━━━ Supplied data
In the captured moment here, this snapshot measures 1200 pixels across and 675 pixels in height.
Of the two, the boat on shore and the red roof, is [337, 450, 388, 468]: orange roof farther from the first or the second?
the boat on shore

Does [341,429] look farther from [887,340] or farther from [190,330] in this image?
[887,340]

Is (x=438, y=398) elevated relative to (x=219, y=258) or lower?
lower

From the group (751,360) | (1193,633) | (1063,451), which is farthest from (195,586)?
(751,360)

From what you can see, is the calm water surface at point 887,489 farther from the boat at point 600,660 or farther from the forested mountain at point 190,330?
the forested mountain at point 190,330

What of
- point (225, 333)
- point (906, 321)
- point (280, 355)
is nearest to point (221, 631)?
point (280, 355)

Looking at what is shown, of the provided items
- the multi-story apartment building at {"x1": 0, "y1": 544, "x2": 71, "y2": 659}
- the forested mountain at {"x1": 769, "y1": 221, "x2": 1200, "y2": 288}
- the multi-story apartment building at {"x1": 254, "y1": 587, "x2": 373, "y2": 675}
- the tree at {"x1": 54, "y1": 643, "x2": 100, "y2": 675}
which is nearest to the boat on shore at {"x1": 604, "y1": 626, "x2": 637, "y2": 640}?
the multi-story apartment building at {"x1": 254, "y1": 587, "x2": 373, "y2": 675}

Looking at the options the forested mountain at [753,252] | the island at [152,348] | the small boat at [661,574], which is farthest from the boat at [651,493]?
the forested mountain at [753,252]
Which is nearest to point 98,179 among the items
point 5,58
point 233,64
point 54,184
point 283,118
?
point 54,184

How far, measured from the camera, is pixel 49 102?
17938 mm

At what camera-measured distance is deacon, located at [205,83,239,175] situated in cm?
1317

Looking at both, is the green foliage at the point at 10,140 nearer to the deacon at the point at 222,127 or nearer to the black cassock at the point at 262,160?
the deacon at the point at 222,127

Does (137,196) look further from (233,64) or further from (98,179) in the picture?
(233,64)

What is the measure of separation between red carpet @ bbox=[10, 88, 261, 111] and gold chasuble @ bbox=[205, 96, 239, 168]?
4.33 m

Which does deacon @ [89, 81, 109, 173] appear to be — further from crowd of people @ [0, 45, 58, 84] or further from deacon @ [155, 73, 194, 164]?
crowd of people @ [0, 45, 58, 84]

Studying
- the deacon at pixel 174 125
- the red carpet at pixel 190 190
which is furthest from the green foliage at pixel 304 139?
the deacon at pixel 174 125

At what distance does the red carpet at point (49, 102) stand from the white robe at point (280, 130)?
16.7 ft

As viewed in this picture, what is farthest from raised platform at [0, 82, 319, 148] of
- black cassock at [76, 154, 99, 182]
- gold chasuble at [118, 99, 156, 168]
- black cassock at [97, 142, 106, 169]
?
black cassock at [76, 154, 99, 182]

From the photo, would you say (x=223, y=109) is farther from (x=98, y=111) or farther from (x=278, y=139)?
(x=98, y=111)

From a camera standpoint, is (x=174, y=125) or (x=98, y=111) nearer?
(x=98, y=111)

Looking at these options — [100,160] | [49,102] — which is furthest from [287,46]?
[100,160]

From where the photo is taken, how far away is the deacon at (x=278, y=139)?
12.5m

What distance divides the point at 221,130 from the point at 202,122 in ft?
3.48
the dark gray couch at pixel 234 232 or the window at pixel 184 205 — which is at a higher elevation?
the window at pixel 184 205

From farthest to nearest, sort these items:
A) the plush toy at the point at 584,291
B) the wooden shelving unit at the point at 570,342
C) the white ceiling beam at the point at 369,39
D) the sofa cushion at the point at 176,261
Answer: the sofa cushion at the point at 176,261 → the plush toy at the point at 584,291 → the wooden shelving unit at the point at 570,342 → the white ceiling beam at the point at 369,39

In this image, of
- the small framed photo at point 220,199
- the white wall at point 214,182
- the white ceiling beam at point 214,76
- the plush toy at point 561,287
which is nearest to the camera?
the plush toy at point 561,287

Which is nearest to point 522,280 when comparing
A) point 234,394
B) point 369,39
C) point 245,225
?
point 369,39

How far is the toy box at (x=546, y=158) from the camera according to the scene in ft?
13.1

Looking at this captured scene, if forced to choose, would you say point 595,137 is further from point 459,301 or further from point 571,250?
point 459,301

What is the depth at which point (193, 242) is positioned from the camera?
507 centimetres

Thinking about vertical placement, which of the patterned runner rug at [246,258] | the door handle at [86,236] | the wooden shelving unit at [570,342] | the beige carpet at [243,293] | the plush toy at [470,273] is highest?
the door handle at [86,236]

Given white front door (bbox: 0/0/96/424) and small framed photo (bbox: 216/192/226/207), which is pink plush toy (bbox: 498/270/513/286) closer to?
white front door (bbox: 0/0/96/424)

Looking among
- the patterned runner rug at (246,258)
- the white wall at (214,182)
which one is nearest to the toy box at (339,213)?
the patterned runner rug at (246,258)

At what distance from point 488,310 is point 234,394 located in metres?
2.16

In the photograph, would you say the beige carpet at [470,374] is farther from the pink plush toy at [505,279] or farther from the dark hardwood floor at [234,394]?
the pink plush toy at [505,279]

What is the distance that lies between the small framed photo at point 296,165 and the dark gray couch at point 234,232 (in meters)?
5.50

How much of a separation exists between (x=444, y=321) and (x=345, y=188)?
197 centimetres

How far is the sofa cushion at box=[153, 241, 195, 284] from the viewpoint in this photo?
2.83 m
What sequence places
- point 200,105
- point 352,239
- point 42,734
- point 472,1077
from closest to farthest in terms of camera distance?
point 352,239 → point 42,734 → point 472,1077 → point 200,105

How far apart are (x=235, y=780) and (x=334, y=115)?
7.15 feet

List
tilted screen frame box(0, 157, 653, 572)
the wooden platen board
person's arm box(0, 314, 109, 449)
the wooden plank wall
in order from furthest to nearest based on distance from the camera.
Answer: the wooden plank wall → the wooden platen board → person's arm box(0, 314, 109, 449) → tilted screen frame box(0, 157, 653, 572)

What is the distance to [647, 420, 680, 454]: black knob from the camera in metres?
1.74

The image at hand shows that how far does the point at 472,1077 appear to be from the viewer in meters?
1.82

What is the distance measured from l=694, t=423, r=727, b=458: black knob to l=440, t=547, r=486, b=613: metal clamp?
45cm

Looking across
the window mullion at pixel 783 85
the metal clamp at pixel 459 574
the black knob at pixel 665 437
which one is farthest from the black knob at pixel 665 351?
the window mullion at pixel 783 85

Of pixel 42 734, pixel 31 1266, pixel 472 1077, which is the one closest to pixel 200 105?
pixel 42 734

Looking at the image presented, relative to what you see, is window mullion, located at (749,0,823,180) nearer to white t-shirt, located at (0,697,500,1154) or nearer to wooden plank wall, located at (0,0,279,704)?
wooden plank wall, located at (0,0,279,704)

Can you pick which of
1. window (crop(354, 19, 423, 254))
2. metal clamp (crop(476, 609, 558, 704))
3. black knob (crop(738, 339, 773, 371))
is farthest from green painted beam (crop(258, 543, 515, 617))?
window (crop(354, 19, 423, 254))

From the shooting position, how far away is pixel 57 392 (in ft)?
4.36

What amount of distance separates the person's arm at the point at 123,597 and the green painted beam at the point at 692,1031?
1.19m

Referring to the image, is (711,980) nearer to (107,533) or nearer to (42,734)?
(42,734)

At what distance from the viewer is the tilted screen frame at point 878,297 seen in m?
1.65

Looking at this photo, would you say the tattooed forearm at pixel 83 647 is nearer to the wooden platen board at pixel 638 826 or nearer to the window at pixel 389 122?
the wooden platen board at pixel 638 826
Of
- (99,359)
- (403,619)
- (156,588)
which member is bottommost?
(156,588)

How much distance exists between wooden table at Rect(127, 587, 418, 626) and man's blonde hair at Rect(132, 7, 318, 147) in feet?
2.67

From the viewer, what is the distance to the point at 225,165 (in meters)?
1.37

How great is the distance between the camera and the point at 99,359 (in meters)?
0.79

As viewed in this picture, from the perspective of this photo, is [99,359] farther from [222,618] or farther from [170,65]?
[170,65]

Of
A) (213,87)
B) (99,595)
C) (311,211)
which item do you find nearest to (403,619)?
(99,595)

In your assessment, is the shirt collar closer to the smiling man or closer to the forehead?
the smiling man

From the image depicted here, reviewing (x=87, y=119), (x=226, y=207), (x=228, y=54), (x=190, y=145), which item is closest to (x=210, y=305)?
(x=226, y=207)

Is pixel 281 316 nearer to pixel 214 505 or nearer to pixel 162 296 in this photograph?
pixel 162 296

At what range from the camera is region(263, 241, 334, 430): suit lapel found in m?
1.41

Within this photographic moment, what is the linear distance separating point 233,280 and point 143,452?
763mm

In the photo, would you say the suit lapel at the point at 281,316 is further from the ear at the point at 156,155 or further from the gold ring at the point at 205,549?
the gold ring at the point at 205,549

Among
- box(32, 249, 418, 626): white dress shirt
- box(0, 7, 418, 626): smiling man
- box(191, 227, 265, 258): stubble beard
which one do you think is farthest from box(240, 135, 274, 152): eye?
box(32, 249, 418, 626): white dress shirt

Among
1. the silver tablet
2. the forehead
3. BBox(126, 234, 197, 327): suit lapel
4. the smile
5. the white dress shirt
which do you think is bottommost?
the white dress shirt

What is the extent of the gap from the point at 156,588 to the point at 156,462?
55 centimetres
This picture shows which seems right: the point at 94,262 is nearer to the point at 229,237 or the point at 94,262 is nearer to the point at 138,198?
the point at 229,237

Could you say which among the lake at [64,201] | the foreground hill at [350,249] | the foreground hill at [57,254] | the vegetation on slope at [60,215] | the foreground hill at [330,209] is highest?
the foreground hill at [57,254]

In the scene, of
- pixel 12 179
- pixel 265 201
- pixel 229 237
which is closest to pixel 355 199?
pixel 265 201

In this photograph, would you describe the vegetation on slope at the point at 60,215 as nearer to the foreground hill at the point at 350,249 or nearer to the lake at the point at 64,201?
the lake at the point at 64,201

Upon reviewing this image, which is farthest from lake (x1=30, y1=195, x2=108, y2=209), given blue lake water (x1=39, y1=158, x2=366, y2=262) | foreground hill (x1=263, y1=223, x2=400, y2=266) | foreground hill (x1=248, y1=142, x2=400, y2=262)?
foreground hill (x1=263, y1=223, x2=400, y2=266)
━━━━━━
Pick out each line in the records above that contains the string "closer".

■ Full output:
Given white front door (bbox: 0/0/96/424) and small framed photo (bbox: 216/192/226/207), which is pink plush toy (bbox: 498/270/513/286) closer to?
In your assessment, is the shirt collar closer to the smiling man or closer to the forehead?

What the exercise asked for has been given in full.